Apex: Charlize Theron glänzt in neuem Netflix-Hit

Charlize Theron Netflix Apex

Mit „Apex“ liefert Charlize Theron erneut eine Darstellung ab, die zeigt, warum sie zu den eindringlichsten körperlichen Schauspielerinnen unserer Zeit gehört. Mit knapp 50 Jahren beweist das Ausnahmetalent hier einmal mehr, dass sie Filme nicht nur spielt, sondern körperlich durchlebt, aber auch mit ihrer Performance zur Gänze tragen kann. Immer noch!

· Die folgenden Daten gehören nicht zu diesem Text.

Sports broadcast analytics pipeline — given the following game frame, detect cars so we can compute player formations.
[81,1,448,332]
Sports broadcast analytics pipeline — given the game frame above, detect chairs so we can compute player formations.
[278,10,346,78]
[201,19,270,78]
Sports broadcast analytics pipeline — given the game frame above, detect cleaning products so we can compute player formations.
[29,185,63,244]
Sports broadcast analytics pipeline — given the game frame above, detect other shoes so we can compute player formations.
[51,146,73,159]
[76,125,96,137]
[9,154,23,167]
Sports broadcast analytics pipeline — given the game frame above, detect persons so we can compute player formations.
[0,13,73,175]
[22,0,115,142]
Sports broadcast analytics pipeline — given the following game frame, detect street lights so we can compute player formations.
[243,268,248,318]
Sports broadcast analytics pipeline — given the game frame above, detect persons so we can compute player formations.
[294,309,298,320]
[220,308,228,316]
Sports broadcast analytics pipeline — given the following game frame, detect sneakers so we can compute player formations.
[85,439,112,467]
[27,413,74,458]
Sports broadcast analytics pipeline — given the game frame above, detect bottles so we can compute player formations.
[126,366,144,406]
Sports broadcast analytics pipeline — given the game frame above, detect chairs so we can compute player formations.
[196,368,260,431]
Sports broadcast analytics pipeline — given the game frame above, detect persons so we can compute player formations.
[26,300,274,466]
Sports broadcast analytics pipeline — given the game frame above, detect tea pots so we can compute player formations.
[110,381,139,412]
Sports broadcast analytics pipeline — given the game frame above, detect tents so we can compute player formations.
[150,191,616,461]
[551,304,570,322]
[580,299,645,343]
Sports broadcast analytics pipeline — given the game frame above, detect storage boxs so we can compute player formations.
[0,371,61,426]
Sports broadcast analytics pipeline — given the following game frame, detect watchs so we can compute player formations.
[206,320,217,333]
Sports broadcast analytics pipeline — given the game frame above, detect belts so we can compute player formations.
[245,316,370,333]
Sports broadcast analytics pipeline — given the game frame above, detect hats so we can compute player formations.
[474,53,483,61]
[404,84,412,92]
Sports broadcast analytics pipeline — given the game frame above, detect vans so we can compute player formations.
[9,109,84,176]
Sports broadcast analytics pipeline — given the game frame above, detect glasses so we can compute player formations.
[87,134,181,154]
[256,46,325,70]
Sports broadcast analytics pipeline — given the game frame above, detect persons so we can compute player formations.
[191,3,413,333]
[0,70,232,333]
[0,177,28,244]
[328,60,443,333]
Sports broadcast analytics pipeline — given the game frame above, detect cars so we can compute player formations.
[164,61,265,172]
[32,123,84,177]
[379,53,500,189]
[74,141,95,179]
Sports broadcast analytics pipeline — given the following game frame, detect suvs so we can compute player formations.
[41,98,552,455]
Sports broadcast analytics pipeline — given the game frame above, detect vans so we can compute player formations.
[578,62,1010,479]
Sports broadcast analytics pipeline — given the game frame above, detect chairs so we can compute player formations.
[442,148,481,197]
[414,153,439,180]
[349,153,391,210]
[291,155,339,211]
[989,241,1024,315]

Charlize Theron: Eine Schauspielerin der Körperlichkeit

Sieht man sich allein die ersten Szenen des neuen Netflix Hits Apex an, erinnert man sich sofort an Charlize Therons radikale Performance in „Monster“ oder auch an ihre Präsenz in „Mad Max: Fury Road.“ Auch in „Apex“ arbeitet Theron mit dieser enormen physischen Ausdruckskraft.

Ihre Bewegungen, ihre Anspannung, ihre Erschöpfung. All das wird für uns Zusehende spürbar und erfahrbar. Sie spielt nicht bloß Schmerz oder Überleben, sie vermittelt beides körperlich. Zumindest hat man diesen Eindruck. Und genau dadurch entwickelt der Film seine Intensität.

Apex: Extremsport, Natur und Überlebensdynamik

Das Milieu des Extremsports passt somit perfekt zu Therons Präsenz. Der Film „Apex“ entfaltet seine Wirkung daher weniger über komplexe Handlungsebenen als über Atmosphäre, Spannung und körperliche Erfahrung. Dabei überzeugt „Apex“ aber auch durchaus aufgrund seiner Naturdarstellungen. Die Landschaften erzeugen eine Bildarbeit, die das filmische Erlebnis ebenfalls befeuert und ihm eine raue, unmittelbare Energie verleiht. Sozusagen der gelungene Rahmen zu Charlize Therons Kraftakt.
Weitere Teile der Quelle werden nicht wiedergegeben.